Texto citado:
####

LLegamos en Ferry desde el puerto de Palau, al norte de Cerdeña. Es la única manera de acceder para aquellos que no disponen de barco privado. El puerto ubicado en el mismo pueblo es un lugar con mucho encanto, arquitectura colonial y calles adoquinadas que conforman una fotografía muy especial.
El reclamo turístico de esta isla son sus maravillosas playas y también nuestro principal interés por el que recalar aquí. Nada más atracar miramos la meteo. Es importante conocer la dirección e intensidad del viento de una isla para así saber a qué zona ir y poder nadar en las aguas más tranquilas. Típica norma: Si sopla de sur, ir al norte y viceversa.
Caprera, isla colindante y accesible en coche mediante un puente artifical de tierra, es el paraje natural que esconde una de las sorpresas mejor guardadas de Cerdeña. Aquí nos encontramos con la Cala Coticcio, cuyo acceso requiere de las hablidades del mejor senderista (recomiendo llevar agua y calzado cómodo). Todas las guías de viaje califican esta playa como la mejor de la zona y a pesar de la dificultad del camino, el esfuerzo para llegar merece la pena.
Como apasionado del motor, no puedo dejar de destacar lo romántico que encuentro transitar por sus carreteras con las pequeñas joyas clásicas que me crucé por el camino. Como también sucede en Formentera, el Citroën Mehari o el Renault 4, son habituales en esta isla.

####

Ejercicio breve:
Extrae del texto sobre la isla el fragmento literal entre "LLegamos en Ferry" y "fotografía muy especial.", ambos incluidos.

Datos registrados:
####

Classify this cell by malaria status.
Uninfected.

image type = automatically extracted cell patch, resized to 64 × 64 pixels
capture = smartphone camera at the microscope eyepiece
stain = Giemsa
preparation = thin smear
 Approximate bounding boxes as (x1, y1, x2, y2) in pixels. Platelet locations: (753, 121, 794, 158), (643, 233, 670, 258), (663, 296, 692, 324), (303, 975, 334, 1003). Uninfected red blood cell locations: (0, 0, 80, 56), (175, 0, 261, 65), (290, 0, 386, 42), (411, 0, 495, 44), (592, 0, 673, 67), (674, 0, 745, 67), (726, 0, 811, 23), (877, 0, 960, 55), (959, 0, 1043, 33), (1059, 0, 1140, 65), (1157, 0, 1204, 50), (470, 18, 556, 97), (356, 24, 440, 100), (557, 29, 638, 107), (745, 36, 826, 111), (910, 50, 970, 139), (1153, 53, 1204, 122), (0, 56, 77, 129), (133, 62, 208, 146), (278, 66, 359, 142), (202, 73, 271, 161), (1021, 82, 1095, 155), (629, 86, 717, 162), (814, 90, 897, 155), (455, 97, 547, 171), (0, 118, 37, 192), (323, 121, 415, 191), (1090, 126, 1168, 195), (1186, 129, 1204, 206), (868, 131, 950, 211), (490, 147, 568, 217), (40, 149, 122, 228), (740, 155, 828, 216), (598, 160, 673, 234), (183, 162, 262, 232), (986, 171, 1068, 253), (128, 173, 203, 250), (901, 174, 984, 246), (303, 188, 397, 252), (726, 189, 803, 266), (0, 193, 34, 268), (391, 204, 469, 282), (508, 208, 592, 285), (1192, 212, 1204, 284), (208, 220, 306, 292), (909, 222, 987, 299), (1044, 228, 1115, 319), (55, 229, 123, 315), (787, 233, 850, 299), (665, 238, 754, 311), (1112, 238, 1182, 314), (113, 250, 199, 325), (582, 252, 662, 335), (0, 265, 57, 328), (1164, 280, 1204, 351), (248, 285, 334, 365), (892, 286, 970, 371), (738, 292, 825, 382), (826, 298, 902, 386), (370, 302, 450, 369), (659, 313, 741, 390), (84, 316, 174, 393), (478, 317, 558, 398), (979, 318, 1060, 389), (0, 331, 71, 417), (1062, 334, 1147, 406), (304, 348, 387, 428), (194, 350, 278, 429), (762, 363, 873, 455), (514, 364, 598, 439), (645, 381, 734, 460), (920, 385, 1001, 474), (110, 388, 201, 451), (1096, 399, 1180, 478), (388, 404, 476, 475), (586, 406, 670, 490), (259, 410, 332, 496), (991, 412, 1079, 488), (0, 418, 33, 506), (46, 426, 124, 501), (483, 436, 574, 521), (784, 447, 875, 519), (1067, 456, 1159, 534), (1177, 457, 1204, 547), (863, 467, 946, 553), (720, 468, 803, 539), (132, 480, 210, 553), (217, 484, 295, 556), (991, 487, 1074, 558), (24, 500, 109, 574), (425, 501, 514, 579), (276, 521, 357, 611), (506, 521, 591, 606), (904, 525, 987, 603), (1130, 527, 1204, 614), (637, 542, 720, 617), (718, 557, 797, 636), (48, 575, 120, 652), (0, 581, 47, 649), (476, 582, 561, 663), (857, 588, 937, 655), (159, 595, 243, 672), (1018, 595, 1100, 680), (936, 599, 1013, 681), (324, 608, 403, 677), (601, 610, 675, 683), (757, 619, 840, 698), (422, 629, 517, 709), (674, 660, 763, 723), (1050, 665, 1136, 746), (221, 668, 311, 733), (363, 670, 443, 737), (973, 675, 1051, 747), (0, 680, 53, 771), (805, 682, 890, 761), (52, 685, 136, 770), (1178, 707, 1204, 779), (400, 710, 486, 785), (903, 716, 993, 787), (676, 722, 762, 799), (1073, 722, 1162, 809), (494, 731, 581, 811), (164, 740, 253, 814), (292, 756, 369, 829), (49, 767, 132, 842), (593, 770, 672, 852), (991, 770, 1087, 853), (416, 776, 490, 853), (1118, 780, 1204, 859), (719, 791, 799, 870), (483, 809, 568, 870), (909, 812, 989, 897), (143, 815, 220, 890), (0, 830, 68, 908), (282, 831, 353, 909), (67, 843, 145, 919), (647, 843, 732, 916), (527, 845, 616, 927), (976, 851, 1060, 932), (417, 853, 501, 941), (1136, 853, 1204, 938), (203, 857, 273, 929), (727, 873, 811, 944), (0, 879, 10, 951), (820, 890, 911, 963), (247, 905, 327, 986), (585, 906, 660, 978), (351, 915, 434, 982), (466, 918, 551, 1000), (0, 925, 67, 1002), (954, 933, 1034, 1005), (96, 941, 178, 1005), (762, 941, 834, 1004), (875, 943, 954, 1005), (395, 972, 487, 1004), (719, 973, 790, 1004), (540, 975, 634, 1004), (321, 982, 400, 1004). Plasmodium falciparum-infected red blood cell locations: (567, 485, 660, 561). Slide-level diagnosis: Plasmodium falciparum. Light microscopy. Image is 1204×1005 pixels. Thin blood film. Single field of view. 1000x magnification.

####

Solución:
LLegamos en Ferry desde el puerto de Palau, al norte de Cerdeña. Es la única manera de acceder para aquellos que no disponen de barco privado. El puerto ubicado en el mismo pueblo es un lugar con mucho encanto, arquitectura colonial y calles adoquinadas que conforman una fotografía muy especial.